── DOCUMENT SECTION

# Calculating Macro/Calorie Percentages



## tsek0s (Nov 30, 2013)

Calculating Macro/Calorie Percentages


I will start off by saying this article is mostly geared towards beginners learning how to calculate their macronutrient / calorie percentages on a diet. I myself remember a while back when I was first getting into dieting, that I did not know how to calculate anything, what the terms people were using meant, and so on. So, this article is meant to briefly go over some of the terms used and how to carry out the different calculations used in creating a diet. 


Whats your Macros?


When the word 'macronutrient' is used it refers to either carbohydrate, protein, or fat. Oftentimes it is asked 'whats your macro split?' or some variation of that phrase, meaning what are your protein/carb/fat tallies. Oftentimes the response will be a split or some sort, 35/35/30, 40/20/20 and so on. These macro splits are usually designated as Protein to Carb to Fat splits, so if a person is saying 35/35/30 they mean they are getting their total daily calories as 35% from protein, 35% from carbs, and 30% from fat.


Macro Split


35 / 35 / 30
Protein / Carbohydrate / Fat
P / C / F


35% from Protein
35% from Carbohydrate
30% from Fats


These percentages are from total daily calories, so for the entire day, they will get 35% of their calories from protein and carbs, and 30% of them from fats.


How many calories do Proteins, Carbs, and Fats have?


Protein = 4 calories per gram
Carbs = 4 calories per gram
Fats = 9 calories per gram


How do I calculate how many meals I eat daily?

────

TASK INSTRUCTIONS
1. In the article on macro and calorie percentages, how many calories does one gram of fat have?
2. From the article on macro and calorie percentages, copy the passage from "Whats your Macros?" to "30% from fat.".
3. List each macronutrient the article on macro and calorie percentages names, with the calories per gram it gives for each.

── GIVEN DATA

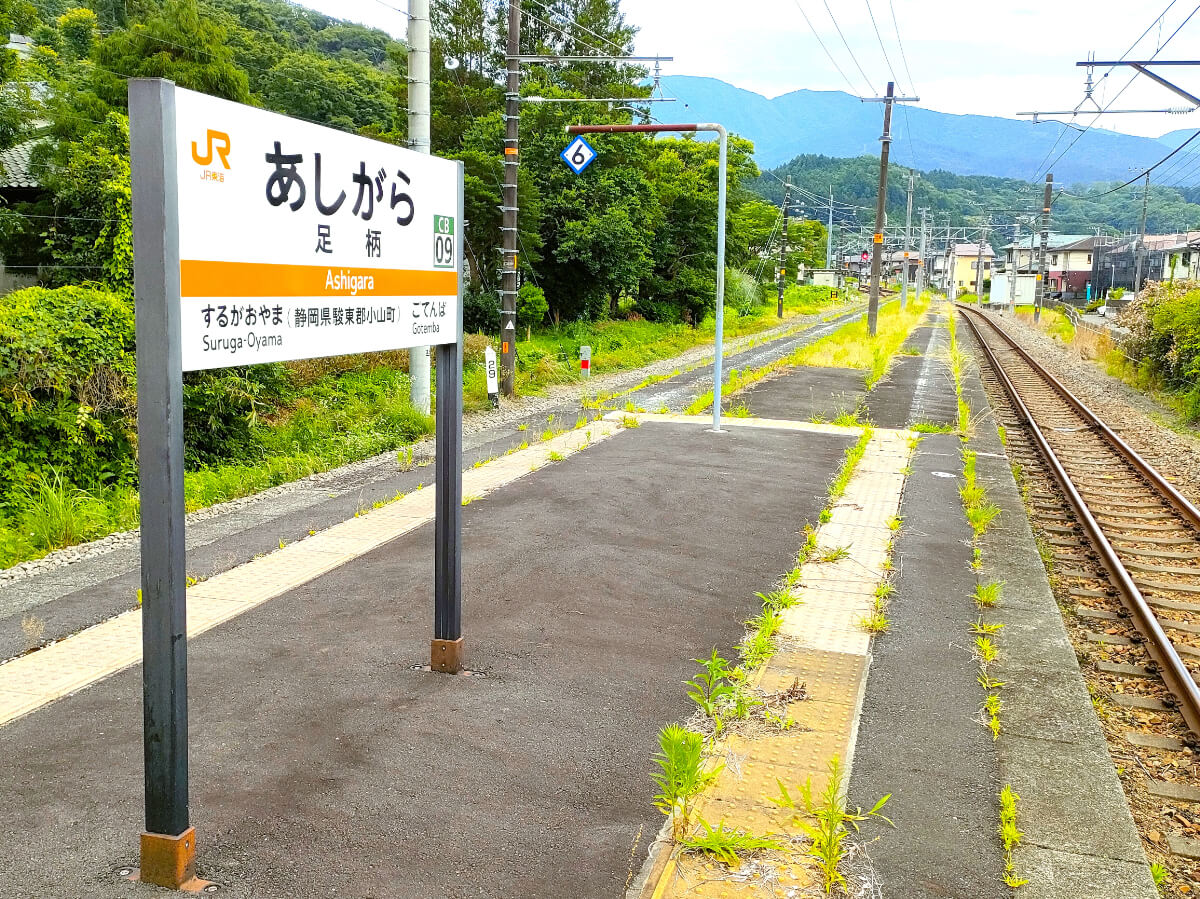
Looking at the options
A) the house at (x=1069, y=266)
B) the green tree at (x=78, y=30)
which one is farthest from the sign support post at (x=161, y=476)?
the house at (x=1069, y=266)

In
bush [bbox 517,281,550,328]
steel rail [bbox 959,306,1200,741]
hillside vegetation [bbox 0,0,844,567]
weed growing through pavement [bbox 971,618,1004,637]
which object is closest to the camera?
steel rail [bbox 959,306,1200,741]

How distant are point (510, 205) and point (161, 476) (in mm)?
14370

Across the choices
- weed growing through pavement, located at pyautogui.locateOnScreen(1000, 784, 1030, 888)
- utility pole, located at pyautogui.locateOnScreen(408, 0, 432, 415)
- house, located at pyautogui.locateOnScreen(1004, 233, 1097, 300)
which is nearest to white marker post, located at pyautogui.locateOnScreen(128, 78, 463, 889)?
weed growing through pavement, located at pyautogui.locateOnScreen(1000, 784, 1030, 888)

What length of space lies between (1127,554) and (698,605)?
4579 mm

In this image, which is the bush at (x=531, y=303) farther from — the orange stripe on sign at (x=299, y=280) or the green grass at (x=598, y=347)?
the orange stripe on sign at (x=299, y=280)

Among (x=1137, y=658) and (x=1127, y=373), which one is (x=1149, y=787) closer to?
(x=1137, y=658)

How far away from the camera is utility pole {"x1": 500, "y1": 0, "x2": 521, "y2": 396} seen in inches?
656

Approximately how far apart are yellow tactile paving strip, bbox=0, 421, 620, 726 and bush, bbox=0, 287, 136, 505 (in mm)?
3834

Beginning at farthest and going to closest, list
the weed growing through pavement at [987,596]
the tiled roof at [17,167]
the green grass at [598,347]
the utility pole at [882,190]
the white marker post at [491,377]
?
the utility pole at [882,190], the tiled roof at [17,167], the green grass at [598,347], the white marker post at [491,377], the weed growing through pavement at [987,596]

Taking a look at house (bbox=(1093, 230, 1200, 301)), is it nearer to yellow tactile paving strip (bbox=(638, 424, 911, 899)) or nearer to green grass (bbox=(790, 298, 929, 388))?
green grass (bbox=(790, 298, 929, 388))

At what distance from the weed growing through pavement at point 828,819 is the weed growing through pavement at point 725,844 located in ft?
0.54

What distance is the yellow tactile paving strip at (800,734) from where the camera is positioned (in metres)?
3.64

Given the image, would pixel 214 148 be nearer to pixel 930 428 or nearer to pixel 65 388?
pixel 65 388

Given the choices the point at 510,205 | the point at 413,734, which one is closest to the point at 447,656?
the point at 413,734
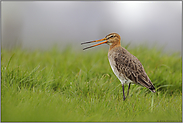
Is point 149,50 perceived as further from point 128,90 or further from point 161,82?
point 128,90

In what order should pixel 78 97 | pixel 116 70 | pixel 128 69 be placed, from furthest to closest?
pixel 116 70 → pixel 128 69 → pixel 78 97

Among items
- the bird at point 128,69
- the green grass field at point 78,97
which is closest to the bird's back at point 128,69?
the bird at point 128,69

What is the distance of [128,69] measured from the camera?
16.0 feet

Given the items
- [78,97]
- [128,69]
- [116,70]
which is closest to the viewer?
[78,97]

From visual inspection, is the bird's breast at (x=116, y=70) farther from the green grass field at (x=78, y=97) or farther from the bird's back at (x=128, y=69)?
the green grass field at (x=78, y=97)

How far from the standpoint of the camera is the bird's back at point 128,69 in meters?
4.76

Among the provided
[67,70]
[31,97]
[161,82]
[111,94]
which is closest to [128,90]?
[111,94]

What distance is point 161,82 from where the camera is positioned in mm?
5578

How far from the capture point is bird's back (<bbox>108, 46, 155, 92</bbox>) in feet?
15.6

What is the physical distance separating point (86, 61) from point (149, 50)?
2.59 meters

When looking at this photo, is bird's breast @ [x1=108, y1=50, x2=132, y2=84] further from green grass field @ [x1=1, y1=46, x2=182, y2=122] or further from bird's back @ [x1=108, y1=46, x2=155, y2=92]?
green grass field @ [x1=1, y1=46, x2=182, y2=122]

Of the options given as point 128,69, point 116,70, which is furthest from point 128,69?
point 116,70

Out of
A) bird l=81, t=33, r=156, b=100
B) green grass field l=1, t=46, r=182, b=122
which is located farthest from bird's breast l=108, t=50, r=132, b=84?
green grass field l=1, t=46, r=182, b=122

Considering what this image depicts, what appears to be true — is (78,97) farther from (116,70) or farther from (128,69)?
(128,69)
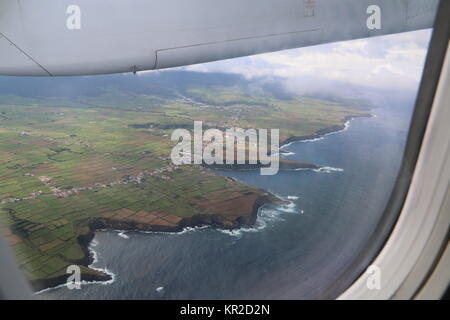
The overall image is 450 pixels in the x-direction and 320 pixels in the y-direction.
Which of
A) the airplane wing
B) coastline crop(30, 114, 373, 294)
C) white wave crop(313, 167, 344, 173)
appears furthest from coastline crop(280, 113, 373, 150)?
the airplane wing

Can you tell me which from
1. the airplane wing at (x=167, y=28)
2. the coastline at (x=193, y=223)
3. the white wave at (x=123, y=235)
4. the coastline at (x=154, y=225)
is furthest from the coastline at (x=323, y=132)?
the white wave at (x=123, y=235)

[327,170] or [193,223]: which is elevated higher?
[327,170]

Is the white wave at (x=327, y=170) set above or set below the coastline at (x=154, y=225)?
above

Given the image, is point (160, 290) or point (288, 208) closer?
point (160, 290)

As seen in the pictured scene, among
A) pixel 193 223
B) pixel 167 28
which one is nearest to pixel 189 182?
pixel 193 223

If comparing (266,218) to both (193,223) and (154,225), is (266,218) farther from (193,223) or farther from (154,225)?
(154,225)

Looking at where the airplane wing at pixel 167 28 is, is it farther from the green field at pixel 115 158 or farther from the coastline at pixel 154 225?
the coastline at pixel 154 225

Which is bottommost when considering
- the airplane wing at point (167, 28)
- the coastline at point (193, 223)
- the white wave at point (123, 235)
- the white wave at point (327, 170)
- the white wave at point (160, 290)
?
the white wave at point (160, 290)
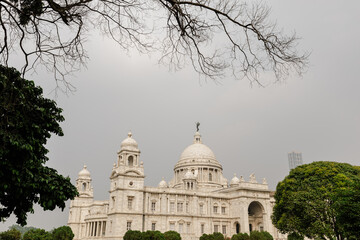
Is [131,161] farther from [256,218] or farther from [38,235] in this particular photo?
[256,218]

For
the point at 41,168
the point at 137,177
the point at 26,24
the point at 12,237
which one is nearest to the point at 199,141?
the point at 137,177

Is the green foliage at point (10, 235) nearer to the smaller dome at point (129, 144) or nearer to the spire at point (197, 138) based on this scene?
the smaller dome at point (129, 144)

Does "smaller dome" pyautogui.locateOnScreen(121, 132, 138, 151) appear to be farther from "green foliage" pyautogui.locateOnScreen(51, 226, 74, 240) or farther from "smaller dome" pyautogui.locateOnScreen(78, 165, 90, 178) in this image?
"smaller dome" pyautogui.locateOnScreen(78, 165, 90, 178)

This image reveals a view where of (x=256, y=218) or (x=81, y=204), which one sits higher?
(x=81, y=204)

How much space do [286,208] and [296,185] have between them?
8.45 ft

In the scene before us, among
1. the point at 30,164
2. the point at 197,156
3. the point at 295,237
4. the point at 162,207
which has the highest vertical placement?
the point at 197,156

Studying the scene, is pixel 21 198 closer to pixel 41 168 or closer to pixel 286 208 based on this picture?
pixel 41 168

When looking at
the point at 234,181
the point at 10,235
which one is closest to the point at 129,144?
the point at 10,235

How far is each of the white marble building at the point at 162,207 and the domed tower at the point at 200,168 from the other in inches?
27.8

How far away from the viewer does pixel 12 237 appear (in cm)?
4816

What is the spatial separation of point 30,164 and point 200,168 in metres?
61.3

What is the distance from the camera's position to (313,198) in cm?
2922

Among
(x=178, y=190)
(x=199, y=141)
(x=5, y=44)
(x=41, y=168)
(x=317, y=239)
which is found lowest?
(x=317, y=239)

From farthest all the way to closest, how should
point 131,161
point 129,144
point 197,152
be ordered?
point 197,152 < point 131,161 < point 129,144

────

ANSWERS FOR THE EXERCISE
1. 9 calories per gram.

2.
Whats your Macros?


When the word 'macronutrient' is used it refers to either carbohydrate, protein, or fat. Oftentimes it is asked 'whats your macro split?' or some variation of that phrase, meaning what are your protein/carb/fat tallies. Oftentimes the response will be a split or some sort, 35/35/30, 40/20/20 and so on. These macro splits are usually designated as Protein to Carb to Fat splits, so if a person is saying 35/35/30 they mean they are getting their total daily calories as 35% from protein, 35% from carbs, and 30% from fat.

3.
Protein: 4 calories per gram
Carbohydrate: 4 calories per gram
Fat: 9 calories per gram